Rezension

Ein ergreifendes Jahreshighlight!

Columbusstraße -

Columbusstraße
von Tobi Dahmen

Bewertet mit 5 Sternen

In Form einer 530 Seiten starken Graphic Novel erzählt Tobi Dahmen die Geschichte seiner Eltern und deren Familien in den Jahren zwischen 1935 und 1945. Hierfür hat er auf dem Vor- und Nachsatzblatt die jeweiligen Stammbäume der Familien Dahmen und Funcke eingefügt, was mir persönlich sehr geholfen hat und wo ich auch häufig nachschlagen musste.

Die Rahmenhandlung bildet die Reise des Autors von Utrecht nach Düsseldorf zu seinem sterbenden Vater im April 2015. Die chronologische, episodenhafte Erzählform wird – bis auf zwei Einschübe (Zugfahrt nach Dresden, Januar 2005 und Utrecht, Mai 2013) – strikt eingehalten. Die Schauplätze wechseln allerdings stetig, je nach der aktuell fokussierten Person. Zur besseren Orientierung erfolgt bei jedem Ortswechsel oben links die Angabe von Ort und Zeit. Tobi Dahmen orientierte sich bei der Erstellung dieser Chronik an (Feld-)Briefen, Einberufungsbescheiden, Zeitungsartikeln, Fotos, Radiodurchsagen, Reden und vor allen Dingen an Erzählungen und Erinnerungen seiner Eltern und weist dabei einen hohen Grad an intensiver und umfangreicher Recherchetätigkeit auf. Die Authentizität dieses Werkes ist also gegeben und stellt somit ein mikrogeschichtlich relevantes Werk für die Nachwelt dar.

Nicht nur geschichtswissenschaftlich betrachtet handelt es sich hier um einen wertvollen Beitrag zur Aufarbeitung der Kriegsgeschichte, sondern auch künstlerisch ist „Columbusstraße“ ein Meisterwerk. Tobi Dahmen trifft mit seinem Zeichenstil genau meinen Geschmack: Passend zur düsteren Thematik sind die Illustrationen ausschließlich schwarz-weiß gehalten. Der Detailreichtum der Panels ist teilweise atemberaubend, die Darstellung von Mimik und Gestik ist sehr facettenreich und realistisch. Emotionen werden auf einfache Weise so plastisch dargestellt, dass es oft keiner Worte bedarf. Haltung, Gesten und Blicke sprechen für sich. Er ist dabei schonungslos, brutal und ungeschönt ehrlich, aber genau das macht es so nachvollziehbar, ergreifend und emotional. Denn eines waren die Jahre zwischen 1935 und 1945 nicht: schön und unbeschwert.

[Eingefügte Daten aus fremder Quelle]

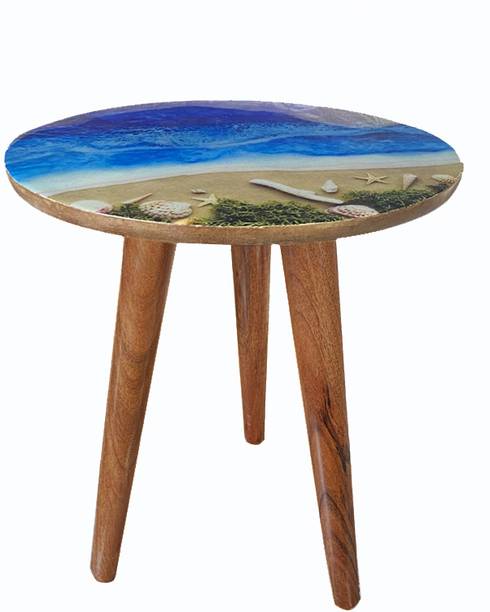 DearOrdane Store Antique Wooden Fold-able Coffee Table Ocean Theme 12" Stool
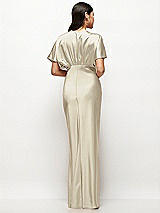 Rear View Thumbnail - Champagne Plunge Neck Kimono Sleeve Satin Bias Maxi Dress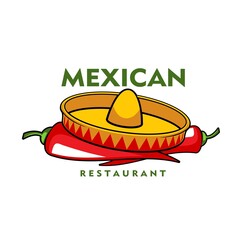 Wall Mural - Mexican restaurant icon, vector jalapeno chili peppers and sombrero hat. Cartoon emblem with traditional symbols of Mexico. Design element for Latin cafe menu or signboard isolated on white background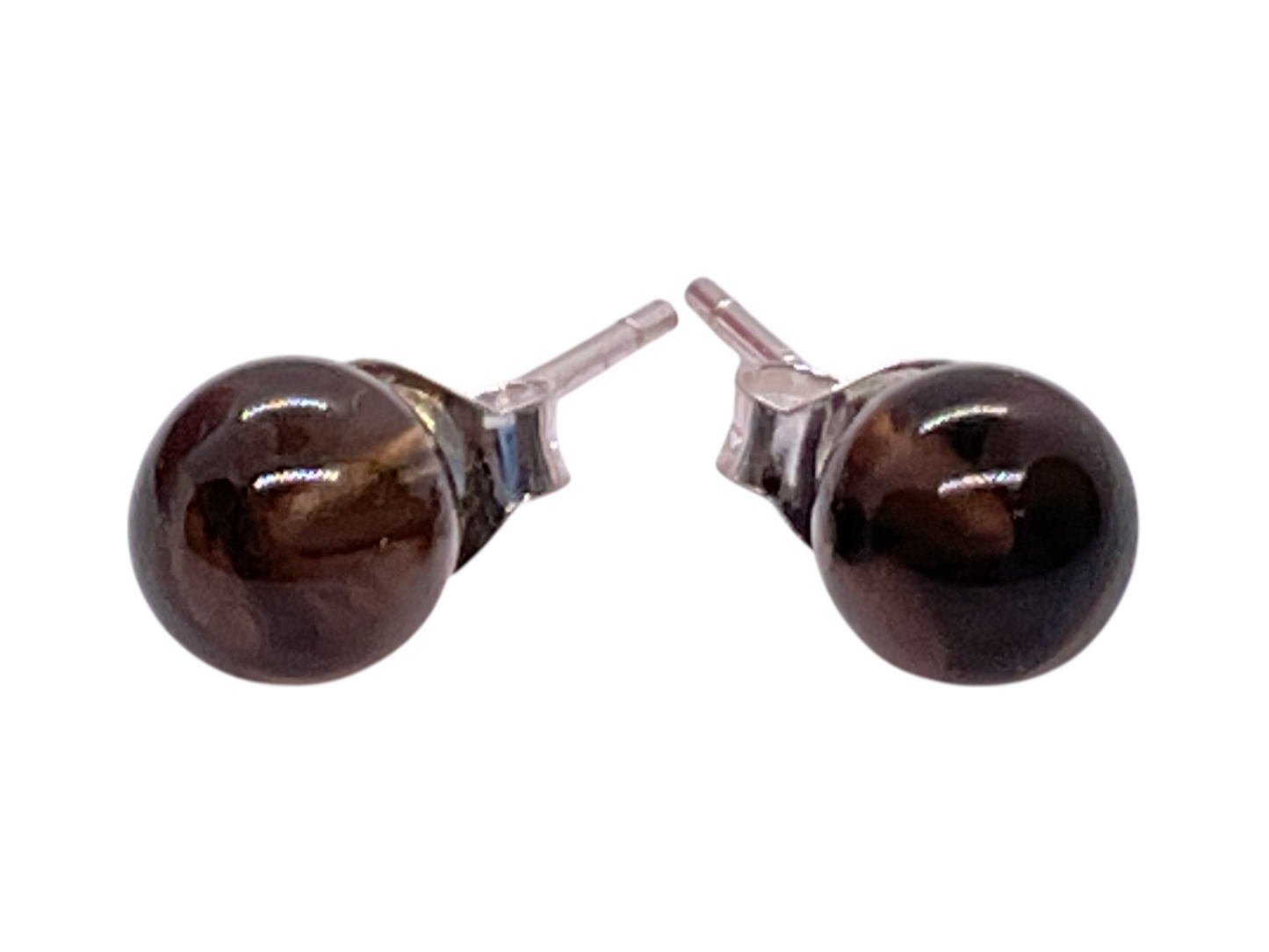 Silber Edelstein Perlen Ohrring | 6mm | 925 Silber  | in Geschenkbox | verschiedene Varianten | Ohrringe - Energiesteine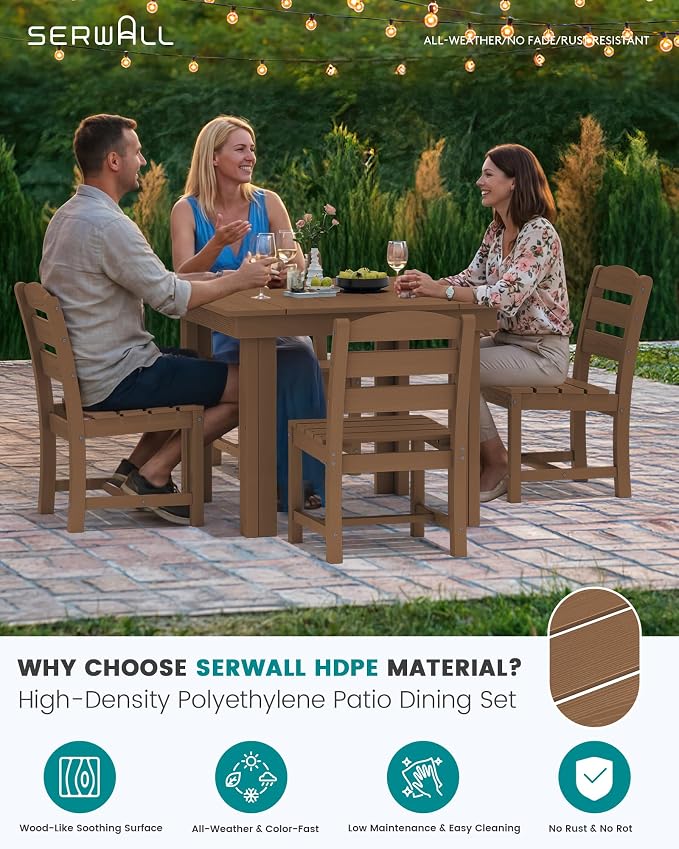 SERWALL HDPE Outdoor Square Dining Set for 4 | with Armless Chair Seat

Ergänzt wird das Ganze durch einen umfangreichen Appendix: Das Glossar erklärt Wissenswertes zu einzelnen Seiten, Ereignissen, Personen, Begriffen und Regionen, das Bild- und Textquellenverzeichnis gibt die Herkunft der verarbeiteten Informationen an, und eine Quellen- und Literaturliste runden die Beweislage ab.

Eines steht fest: Diese Geschichte ist nichts für Zwischendurch und auch nichts für Zartbesaitete! Zum einen, weil man in Bezug auf die Personen und ihre jeweiligen Aufenthaltsorte am Ball bleiben muss, da ansonsten der rote Faden sehr schnell verloren geht, und zum anderen, weil es wirklich harte Kost ist, auf die man sich einlassen wollen muss und die – so zumindest bei mir – immer stark nachhallt, teilweise über Tage. Für mich hat Tobi Dahmen hier ein Jahreshighlight geschaffen, das mich unfassbar stark berührt hat. Ich war schockiert, zu Tränen gerührt, ich habe den Atmen angehalten, vor Ungerechtigkeit aufgeschrien und war jeder Person dankbar, die den Familien in diesen grauenhaften Zeiten einen Hoffnungsschimmer bescherte.

Dieses illustrierte Stück Erinnerungskultur werde ich weiterempfehlen und in meinem Bücherregal in Ehren halten! Ich bin so gespannt, wie es nach 1945 mit der Familie weiterging, besonders in Hinblick auf die Brüder Eberhard und Peter.

Danke, Herr Dahmen, dass Sie uns auf so wunderbare Weise Einblicke in Ihre ganz persönliche Familiengeschichte gewährt haben!